Research Paper Volume 13, Issue 12 pp 15833—15874

Figure 6. DNMT2/TRDMT1 gene knockout-mediated autophagy (A) and multinucleation (B) in U-251 MG glioblastoma cells treated with DOX or ETOPO. (A) LC3 immunostaining (red) and GFP-based imaging of a lysosomal marker Lamp1 and an autophagy marker p62 (green). The levels of LC3, p62 and Lamp1 are expressed as relative fluorescence units (RFU). Representative microphotographs are shown, objective 20x, nucleus staining (blue), RESPONSE, representative DOX or ETOPO treatment.
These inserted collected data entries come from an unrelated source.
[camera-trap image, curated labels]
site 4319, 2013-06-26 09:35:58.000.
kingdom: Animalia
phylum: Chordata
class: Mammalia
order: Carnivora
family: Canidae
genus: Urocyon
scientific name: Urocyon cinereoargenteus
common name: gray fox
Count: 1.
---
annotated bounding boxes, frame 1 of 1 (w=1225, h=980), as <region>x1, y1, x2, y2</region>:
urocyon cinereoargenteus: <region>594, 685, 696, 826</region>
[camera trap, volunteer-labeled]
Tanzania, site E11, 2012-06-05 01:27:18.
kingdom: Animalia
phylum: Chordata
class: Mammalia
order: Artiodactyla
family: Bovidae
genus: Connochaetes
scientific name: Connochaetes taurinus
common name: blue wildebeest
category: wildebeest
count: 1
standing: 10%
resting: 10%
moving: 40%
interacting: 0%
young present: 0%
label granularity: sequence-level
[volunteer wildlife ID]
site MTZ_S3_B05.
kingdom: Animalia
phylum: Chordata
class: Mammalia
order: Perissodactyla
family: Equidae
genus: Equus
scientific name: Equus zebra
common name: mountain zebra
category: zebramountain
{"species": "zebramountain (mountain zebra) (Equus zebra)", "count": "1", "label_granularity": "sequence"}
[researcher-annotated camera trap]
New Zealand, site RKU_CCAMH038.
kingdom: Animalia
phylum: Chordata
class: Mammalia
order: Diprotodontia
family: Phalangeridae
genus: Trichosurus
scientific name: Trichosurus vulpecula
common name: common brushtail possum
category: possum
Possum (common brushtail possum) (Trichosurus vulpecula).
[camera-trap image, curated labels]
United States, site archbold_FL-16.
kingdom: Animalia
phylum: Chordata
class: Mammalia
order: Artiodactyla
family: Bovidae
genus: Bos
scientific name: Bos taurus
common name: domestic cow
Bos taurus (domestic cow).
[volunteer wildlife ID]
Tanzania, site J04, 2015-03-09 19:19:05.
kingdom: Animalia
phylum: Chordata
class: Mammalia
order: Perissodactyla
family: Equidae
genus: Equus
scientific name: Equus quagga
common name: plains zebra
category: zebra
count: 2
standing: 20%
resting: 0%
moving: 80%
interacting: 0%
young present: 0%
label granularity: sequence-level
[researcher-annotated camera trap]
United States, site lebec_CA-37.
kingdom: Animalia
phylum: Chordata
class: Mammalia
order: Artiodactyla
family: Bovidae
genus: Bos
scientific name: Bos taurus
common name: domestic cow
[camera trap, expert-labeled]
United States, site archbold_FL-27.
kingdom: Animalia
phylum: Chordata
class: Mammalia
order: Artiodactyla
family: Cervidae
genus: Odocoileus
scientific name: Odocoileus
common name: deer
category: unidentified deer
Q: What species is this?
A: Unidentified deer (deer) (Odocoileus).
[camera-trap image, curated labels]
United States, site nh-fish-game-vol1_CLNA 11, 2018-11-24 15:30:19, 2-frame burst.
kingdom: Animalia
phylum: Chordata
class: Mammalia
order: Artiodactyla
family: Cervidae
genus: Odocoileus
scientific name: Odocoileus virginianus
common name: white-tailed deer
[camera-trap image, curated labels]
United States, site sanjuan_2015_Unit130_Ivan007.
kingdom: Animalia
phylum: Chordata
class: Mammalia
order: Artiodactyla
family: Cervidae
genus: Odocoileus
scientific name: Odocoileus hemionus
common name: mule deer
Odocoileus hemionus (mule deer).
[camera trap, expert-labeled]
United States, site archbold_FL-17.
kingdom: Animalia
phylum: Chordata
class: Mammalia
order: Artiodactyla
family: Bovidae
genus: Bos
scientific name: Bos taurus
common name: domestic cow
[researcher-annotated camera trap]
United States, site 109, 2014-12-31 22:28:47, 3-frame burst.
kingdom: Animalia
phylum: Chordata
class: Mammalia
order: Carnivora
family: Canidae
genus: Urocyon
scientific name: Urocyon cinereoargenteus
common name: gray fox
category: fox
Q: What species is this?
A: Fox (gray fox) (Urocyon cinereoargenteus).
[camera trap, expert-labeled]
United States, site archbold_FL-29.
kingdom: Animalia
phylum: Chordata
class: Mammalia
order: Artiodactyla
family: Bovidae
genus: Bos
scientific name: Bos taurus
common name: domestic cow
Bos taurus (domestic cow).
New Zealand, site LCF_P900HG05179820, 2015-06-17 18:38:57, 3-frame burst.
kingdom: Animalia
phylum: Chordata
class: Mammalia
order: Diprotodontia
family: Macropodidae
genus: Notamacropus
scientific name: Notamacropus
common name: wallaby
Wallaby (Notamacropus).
Box and whisker plots are shown, n = 3, ^***p < 0.001, ^**p < 0.01, ^*p < 0.05 compared to CTR (ANOVA and Dunnett’s a posteriori test), ^###p < 0.001, ^##p < 0.01 compared to C-NIC cells at the same culture conditions (ANOVA and Tukey’s a posteriori test). (B) Multinucleation events (%) were analyzed using Hoechst 33342 staining. Representative microphotographs are shown, objective 20x, RESPONSE, representative DOX or ETOPO treatment. Bars indicate SD, n = 3, ^***p < 0.001 compared to CTR (ANOVA and Dunnett's a posteriori test). CTR, control conditions; DOX, doxorubicin treatment; ETOPO, etoposide treatment; AZA, azacytidine treatment; MIX, azacytidine post-treatment; C-NIC, control cells with unmodified levels of DNMT2/TRDMT1 containing control plasmid; D-NIC, cells with DNMT2/TRDMT1 gene knockout containing dedicated DNMT2 double nickase plasmid.